Każdy chętny może ofiarować jej nie tylko książki, ale również nagrania z białoruską muzyką i filmy. Teraz w kolekcji znajduje się 15 książek.
Jak podkreślił w rozmowie z belsat.eu inicjator projektu Uładź Michniewicz, w Warszawie mieszka kilkadziesiąt białoruskich rodzin, które są zainteresowane tym, aby ich dzieci znały i doskonaliły język ojczysty.
„Celem inicjatywy jest, aby dzieci białoruskojęzycznych rodziców oraz dzieci, które w rodzinach dwu- lub trójjęzycznych również mówią po białorusku, rozwijały słownictwo i mogły rozmawiać nie tylko z rodzicami, ale też z rówieśnikami”.

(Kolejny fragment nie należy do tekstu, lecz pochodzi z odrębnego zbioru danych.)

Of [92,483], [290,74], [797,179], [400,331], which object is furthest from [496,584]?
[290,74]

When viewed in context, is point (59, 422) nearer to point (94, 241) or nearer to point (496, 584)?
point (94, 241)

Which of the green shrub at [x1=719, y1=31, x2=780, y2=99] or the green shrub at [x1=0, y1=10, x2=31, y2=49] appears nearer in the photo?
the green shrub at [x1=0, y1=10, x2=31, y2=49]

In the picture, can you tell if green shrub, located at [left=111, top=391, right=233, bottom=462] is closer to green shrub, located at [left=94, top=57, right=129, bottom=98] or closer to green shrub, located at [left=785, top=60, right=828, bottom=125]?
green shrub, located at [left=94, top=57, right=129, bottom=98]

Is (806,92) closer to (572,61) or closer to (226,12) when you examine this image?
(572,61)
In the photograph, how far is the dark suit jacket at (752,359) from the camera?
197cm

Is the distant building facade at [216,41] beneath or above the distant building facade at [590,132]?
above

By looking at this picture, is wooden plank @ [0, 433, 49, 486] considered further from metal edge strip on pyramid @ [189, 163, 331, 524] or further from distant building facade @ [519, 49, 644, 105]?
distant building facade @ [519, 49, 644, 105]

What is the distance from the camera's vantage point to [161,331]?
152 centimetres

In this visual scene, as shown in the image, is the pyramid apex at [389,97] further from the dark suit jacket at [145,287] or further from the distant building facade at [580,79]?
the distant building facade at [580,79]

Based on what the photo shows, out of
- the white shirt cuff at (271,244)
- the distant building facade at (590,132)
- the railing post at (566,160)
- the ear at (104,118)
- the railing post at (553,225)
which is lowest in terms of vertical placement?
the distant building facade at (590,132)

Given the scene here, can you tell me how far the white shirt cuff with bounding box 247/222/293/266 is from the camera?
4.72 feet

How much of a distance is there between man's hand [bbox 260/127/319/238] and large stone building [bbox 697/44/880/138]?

Książkowa inicjatywa obejmuje również spotkania czytelników, ale jak podkreśla Michniewicz, ważniejsza jest ich jakość, a nie ilość.
„Te zajęcia otwierają dzieciom buzie – przestają się one bać mówić. Pokazujemy rodzicom, w jakiej formie można przekazywać im informacje, bo żeby zebrać dzieci w różnym wieku w jednej sali i zmusić je do uważnego słuchania chociażby przez 15 minut, trzeba być nawet nie geniuszem, ale to prawie niemożliwe.
Kolejne spotkanie białoruskiej grupy czytelniczej w w bibliotece Nautilus odbędzie się w sobotę 21 maja o 12:00. Adres: Feliksa Pancera 18, 03-187 Warszawa.